Unser Standort


Nur 5 Minuten vom Hauptbahnhof entfernt, befinden sich die Räume der EWS Leipzig in der „Strohsack-Passage“, mitten im Zentrum der ältesten Messestadt der Welt, denn 1497 erhielt Leipzig von Kaiser Maximilian I. das Messeprivileg. Heute verfügt die Stadt über eine der modernsten Messen Europas. 1195 wurde Leipzig an der Kreuzung der bedeutendsten Fernhandelsstraßen des Mittelalters, der via regia und der via imperii, gegründet. Diese Kreuzung liegt nur wenige Meter vom Standort der EWS entfernt.

 

Wegen der guten Erreichbarkeit ist Leipzig für Studierende aus ganz Deutschland interessant: der größte Kopfbahnhof Europas ist in das Hochgeschwindigkeitsnetz der Deutschen Bahn integriert. Leipzig liegt innerhalb des Dreiecks der Autobahnen A 9, A 14 und A 38. Der Airport Leipzig/Halle ist in weniger als einer halben Stunde zu erreichen.
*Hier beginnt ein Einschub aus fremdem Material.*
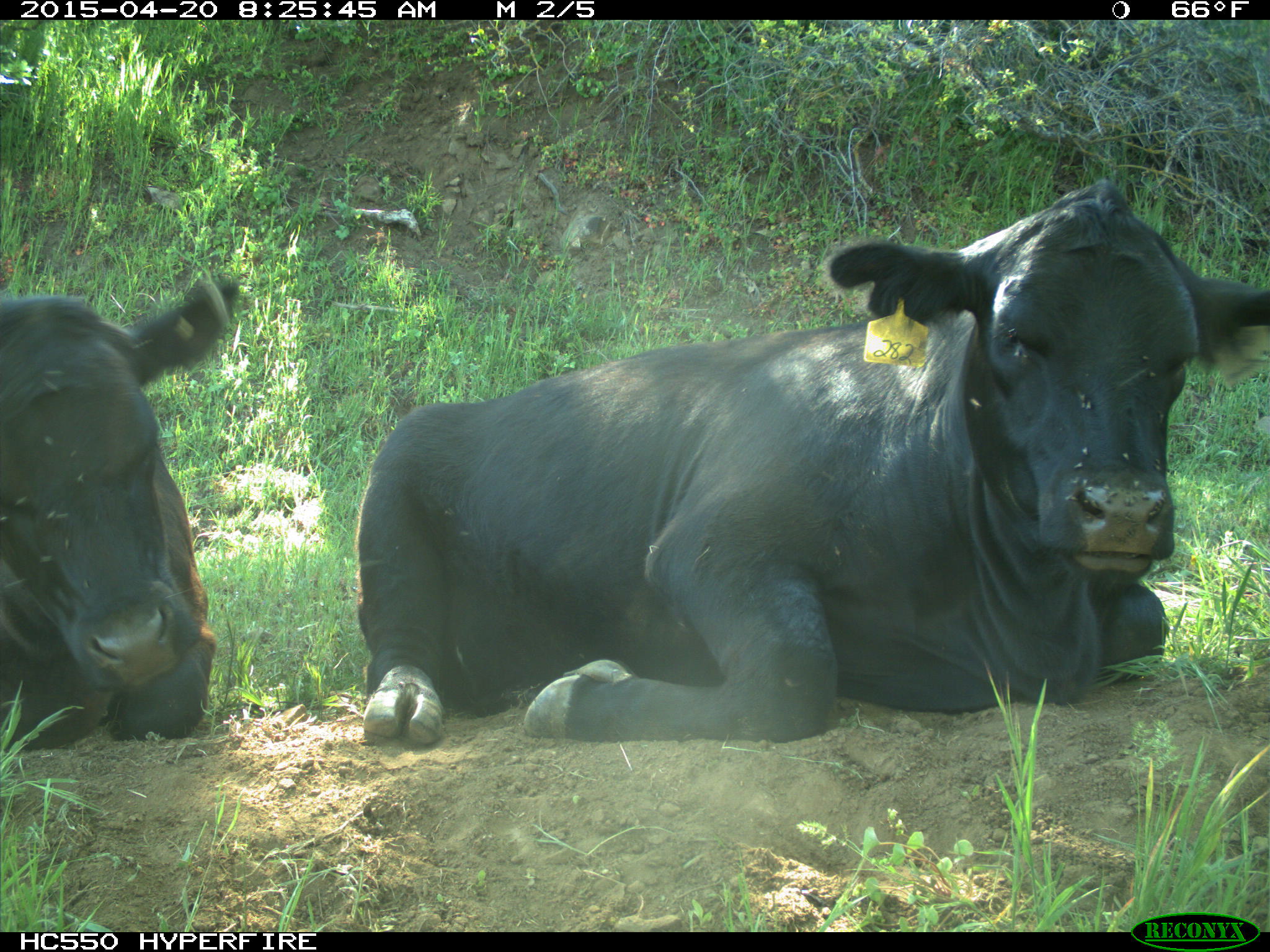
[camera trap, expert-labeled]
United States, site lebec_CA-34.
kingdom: Animalia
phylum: Chordata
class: Mammalia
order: Artiodactyla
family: Bovidae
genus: Bos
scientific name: Bos taurus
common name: domestic cow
Bos taurus (domestic cow).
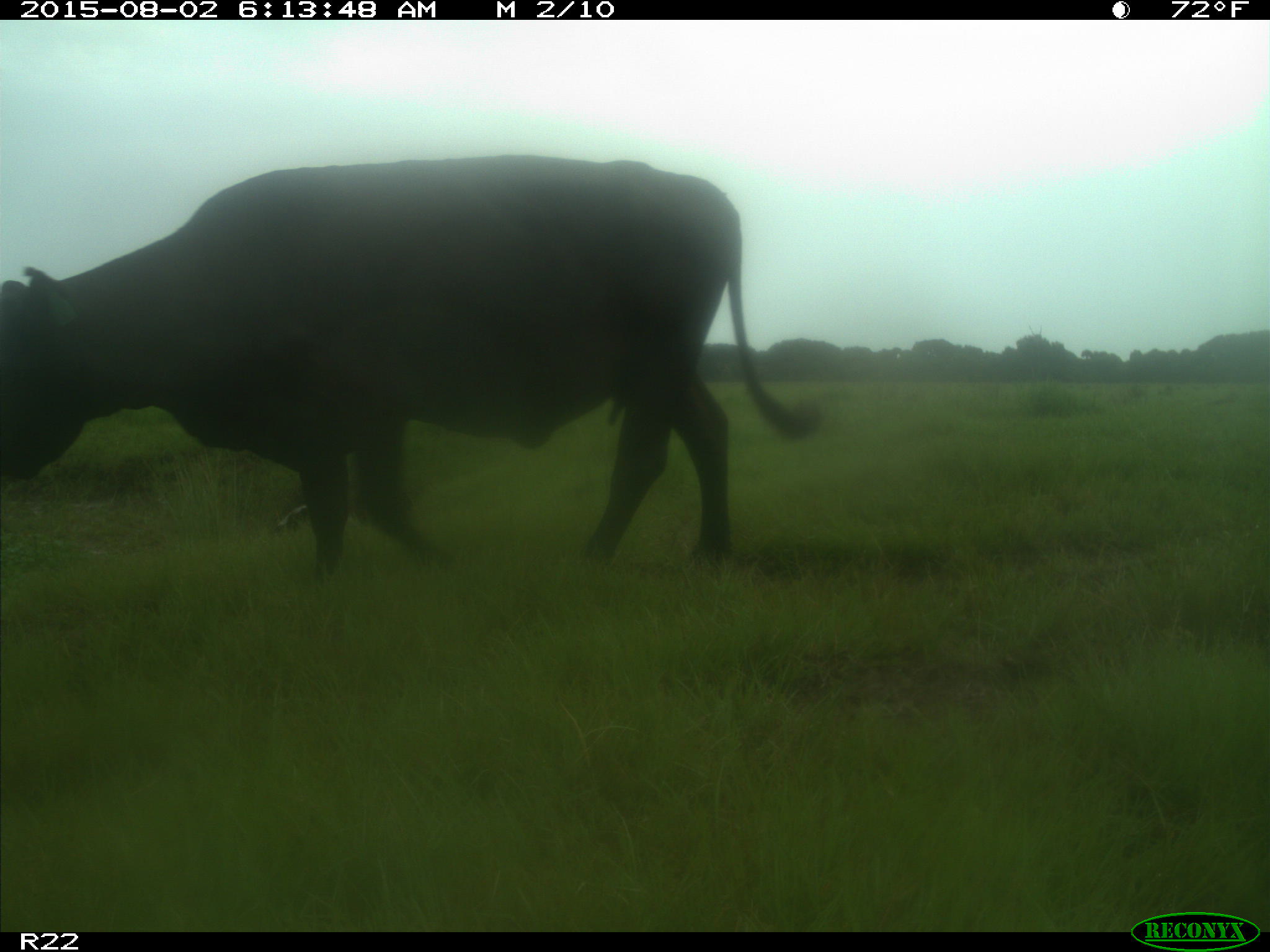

Und in der Stadt erwartet Sie  eine lebendige Club- und Musikszene mit Kneipenmeile in der Innenstadt, der legendären Südvorstadt mit ihren Szenekneipen und dem Studentenclub Moritzbastei, der in einer unterirdisch angelegten Stadtbefestigung aus dem 16. Jahrhundert nur wenige Meter von der EWS Leipzig entfernt, untergebracht ist. 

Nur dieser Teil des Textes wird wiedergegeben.